Abstract: As of today, Alzheimer’s disease is the leading cause of dementia among neurodegenerative disorders, affecting many millions of people worldwide. As the average life span of populations increase, more and more people succumb to the illness each year. Like other neurodegenerative disorders, Alzheimer’s disease can be attributed to the accumulation of protein aggregates in the brain. These amyloid-β peptides and tau proteins can presumably be detected in the brain many years before the onset of clinical symptoms. Development of fluorescent ligands, capable of binding to these neuropathological hallmarks and highlighting them, could serve as molecular diagnostic tools and facilitate an early diagnosis of the disease.
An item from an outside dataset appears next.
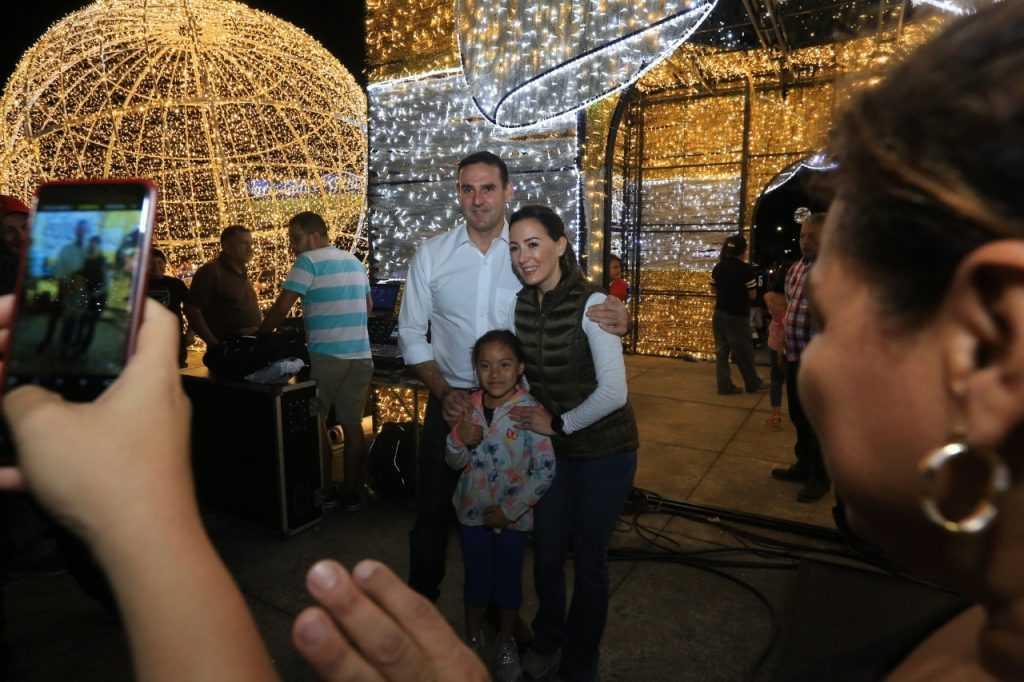 GALERÍA: Alcalde Muyshondt inaugura  iluminación en redondel  Constitución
The method could also be useful in studying disease progression and evaluating the effects of novel treatments. One such ligand is HS-259. The aim of this project was to synthetize different analogues of HS-259, and test their selectivity towards the aforementioned aggregates in brain tissue from an individual with Alzheimer’s disease. Staining of tissue samples with analogue solution enables visualization of aggregate sites through fluorescence imaging. In the end, five analogues were synthetized, albeit in relatively low overall yields. Synthetic methods included Suzuki-Miyara cross-couplings, Ullmann-type arylations and condensations. Liquid Chromatography-Mass Spectrometry (LC-MS) and Nuclear Magnetic Resonance (NMR) were used for analysis of the compounds. Two of the five analogues could be tested for staining of aggregates and assessed for photophysical characteristics, i.e. absorption- and emission spectra. One analogue stained both amyloid-β aggregates and some tau aggregates, whereas the other stained neither. Since only two analogues were tested and rendered inconsistent results, further studies are needed to assess the binding properties of HS-259 analogues in general.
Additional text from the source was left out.